WHAT TO WORK ON = Can you repeat the data word for word, starting with the line that contains "Which is farthest from [175,231]" and going on through the end of the data?

******************************

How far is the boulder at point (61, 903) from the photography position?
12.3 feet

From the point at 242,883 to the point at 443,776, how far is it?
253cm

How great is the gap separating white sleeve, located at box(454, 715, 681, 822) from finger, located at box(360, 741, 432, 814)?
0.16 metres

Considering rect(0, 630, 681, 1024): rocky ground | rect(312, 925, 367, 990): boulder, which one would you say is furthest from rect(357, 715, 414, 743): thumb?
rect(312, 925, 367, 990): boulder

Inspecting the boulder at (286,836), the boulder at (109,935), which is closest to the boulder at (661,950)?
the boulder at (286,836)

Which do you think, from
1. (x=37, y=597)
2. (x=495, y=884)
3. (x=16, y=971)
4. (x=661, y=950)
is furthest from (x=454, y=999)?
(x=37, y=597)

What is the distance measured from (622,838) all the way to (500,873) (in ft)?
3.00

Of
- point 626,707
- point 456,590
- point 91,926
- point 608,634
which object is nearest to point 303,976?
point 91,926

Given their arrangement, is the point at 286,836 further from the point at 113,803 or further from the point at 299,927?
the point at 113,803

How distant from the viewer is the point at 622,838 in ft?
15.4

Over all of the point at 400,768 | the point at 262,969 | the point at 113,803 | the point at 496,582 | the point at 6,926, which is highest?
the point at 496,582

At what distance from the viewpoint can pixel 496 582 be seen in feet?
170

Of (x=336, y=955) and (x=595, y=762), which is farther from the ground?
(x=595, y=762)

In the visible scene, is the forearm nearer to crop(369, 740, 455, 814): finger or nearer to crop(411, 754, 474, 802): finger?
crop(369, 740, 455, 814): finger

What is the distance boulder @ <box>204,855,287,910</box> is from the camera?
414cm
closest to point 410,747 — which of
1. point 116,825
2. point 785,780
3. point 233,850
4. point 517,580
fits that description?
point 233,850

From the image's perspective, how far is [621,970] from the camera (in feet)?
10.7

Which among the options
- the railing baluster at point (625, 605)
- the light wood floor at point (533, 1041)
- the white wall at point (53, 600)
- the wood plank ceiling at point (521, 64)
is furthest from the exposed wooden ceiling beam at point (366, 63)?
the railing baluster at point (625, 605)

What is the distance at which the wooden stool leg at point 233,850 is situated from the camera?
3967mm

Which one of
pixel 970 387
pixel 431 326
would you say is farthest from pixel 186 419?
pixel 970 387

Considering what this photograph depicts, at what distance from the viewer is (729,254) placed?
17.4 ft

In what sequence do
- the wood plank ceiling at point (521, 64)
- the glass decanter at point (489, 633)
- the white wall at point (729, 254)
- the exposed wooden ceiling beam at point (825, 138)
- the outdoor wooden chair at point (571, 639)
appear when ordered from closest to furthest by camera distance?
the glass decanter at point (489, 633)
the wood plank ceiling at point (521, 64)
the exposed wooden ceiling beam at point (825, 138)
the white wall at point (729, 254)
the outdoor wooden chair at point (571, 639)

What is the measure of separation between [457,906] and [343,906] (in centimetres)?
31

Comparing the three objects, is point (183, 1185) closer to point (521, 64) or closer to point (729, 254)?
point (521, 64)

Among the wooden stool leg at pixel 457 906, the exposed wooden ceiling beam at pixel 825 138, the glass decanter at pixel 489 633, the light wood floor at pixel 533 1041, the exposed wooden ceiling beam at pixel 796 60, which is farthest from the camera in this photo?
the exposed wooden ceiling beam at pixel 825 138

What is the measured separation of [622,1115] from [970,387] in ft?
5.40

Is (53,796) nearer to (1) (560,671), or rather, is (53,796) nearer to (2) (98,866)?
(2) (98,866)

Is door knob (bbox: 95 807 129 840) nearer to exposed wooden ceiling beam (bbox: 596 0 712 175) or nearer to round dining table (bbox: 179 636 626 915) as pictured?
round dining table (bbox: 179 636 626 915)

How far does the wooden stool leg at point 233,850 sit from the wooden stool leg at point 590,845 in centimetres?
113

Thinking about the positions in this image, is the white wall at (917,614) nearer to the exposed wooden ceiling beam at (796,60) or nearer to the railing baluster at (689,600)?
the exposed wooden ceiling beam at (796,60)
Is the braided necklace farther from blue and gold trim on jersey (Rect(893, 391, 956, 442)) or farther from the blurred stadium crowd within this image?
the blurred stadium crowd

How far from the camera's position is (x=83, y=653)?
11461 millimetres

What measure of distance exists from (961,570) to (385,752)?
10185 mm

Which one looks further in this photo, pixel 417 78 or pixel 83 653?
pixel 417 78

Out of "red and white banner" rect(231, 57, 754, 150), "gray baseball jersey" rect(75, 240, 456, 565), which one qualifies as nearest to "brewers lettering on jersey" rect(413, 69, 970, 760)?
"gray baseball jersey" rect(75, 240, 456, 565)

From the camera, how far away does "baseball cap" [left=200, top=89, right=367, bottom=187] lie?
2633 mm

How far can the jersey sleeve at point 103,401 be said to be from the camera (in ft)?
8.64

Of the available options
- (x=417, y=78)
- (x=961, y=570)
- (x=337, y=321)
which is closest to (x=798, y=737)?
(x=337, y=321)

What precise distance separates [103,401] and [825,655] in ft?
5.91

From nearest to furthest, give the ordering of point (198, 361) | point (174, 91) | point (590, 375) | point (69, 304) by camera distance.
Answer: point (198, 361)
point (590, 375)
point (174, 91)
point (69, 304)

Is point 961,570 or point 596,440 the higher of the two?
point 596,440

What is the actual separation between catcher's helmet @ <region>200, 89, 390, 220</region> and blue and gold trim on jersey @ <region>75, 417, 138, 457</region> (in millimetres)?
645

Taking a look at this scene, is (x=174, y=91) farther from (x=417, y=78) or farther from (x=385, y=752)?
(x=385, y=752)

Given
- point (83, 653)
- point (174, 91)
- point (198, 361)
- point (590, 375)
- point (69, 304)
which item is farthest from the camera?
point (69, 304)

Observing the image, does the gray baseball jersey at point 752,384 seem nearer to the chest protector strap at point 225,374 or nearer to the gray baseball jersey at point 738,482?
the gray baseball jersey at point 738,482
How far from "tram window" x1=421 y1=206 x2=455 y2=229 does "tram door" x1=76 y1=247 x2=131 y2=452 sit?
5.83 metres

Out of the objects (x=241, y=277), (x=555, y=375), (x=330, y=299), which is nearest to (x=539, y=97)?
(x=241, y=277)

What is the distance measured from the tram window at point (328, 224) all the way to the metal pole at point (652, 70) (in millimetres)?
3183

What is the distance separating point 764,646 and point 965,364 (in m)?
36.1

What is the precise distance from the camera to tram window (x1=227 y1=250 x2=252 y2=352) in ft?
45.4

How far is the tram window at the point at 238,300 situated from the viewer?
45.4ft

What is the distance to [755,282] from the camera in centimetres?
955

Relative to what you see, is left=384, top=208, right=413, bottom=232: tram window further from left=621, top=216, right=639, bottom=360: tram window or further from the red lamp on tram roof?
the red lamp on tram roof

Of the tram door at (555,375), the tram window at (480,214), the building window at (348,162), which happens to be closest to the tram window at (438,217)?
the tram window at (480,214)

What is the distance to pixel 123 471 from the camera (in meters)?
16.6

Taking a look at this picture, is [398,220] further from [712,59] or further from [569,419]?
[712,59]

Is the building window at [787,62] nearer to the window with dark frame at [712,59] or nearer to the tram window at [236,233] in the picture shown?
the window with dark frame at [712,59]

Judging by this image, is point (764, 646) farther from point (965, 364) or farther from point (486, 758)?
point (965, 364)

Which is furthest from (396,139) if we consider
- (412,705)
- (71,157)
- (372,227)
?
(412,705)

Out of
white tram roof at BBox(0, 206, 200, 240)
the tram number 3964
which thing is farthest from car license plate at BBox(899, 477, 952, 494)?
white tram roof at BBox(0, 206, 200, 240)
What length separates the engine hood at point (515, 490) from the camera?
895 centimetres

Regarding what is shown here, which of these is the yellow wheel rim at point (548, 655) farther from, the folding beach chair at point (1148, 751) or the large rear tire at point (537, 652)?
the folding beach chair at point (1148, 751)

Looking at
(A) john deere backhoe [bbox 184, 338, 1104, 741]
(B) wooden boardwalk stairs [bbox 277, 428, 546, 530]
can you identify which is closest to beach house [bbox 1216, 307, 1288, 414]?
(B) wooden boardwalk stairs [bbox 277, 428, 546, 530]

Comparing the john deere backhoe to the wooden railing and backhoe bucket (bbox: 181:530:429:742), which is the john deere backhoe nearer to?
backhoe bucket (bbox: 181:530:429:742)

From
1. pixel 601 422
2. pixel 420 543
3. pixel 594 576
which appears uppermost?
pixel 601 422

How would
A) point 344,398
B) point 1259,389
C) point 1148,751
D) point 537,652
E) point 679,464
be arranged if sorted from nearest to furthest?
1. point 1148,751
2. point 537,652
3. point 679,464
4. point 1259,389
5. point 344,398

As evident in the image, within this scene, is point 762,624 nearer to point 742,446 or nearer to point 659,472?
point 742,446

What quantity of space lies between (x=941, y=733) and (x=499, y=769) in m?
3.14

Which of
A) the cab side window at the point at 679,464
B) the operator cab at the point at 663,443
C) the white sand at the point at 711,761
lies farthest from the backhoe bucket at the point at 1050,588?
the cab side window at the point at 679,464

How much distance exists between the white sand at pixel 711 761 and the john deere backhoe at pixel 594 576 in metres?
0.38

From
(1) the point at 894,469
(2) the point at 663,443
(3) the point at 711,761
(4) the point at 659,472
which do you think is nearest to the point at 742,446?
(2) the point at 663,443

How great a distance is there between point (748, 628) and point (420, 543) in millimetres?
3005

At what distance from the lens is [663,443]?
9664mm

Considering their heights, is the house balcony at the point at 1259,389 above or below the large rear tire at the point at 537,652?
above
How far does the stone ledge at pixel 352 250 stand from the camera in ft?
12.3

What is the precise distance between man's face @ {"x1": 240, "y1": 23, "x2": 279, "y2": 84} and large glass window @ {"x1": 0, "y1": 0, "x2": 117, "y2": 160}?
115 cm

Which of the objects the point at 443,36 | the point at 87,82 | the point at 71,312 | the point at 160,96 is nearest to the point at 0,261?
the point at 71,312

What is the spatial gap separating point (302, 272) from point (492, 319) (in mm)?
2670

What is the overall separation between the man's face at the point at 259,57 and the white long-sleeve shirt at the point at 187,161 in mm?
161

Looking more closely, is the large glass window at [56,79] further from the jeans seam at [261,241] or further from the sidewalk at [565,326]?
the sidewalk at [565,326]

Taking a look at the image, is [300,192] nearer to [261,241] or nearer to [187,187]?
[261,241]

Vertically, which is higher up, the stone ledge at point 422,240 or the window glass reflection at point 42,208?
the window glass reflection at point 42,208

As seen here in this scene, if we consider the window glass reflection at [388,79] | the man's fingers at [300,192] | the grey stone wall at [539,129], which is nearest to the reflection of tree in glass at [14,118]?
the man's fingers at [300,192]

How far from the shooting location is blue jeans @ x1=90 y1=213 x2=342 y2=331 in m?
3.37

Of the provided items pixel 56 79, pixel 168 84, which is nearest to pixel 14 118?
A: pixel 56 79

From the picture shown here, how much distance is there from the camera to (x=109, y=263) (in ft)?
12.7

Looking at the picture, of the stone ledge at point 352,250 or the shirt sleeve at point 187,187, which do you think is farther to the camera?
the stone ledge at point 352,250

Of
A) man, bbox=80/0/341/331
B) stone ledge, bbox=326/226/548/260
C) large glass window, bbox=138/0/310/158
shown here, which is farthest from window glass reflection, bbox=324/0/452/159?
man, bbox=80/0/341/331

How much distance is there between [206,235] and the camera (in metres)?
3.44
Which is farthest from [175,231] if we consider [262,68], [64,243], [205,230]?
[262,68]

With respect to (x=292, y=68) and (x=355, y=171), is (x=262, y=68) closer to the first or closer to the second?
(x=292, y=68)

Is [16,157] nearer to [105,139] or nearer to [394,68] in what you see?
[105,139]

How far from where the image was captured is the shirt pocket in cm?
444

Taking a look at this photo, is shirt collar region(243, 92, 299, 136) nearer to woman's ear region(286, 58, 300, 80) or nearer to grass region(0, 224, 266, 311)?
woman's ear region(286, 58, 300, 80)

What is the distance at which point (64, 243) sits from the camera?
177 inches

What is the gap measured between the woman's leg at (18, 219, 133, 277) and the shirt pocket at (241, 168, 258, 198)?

******************************

RESULT OF THIS EXERCISE =
Which is farthest from [175,231] if we consider [262,68], [64,243], [205,230]?
[262,68]

With respect to (x=292, y=68) and (x=355, y=171), is (x=262, y=68) closer to the first or closer to the second?
(x=292, y=68)

Is [16,157] nearer to [105,139] or nearer to [394,68] in what you see?
[105,139]

How far from where the image was captured is the shirt pocket in cm?
444

Taking a look at this photo, is shirt collar region(243, 92, 299, 136) nearer to woman's ear region(286, 58, 300, 80) or nearer to grass region(0, 224, 266, 311)?
woman's ear region(286, 58, 300, 80)

What is the distance at which point (64, 243) sits from the camera?
177 inches

What is the gap measured between the woman's leg at (18, 219, 133, 277) and the shirt pocket at (241, 168, 258, 198)?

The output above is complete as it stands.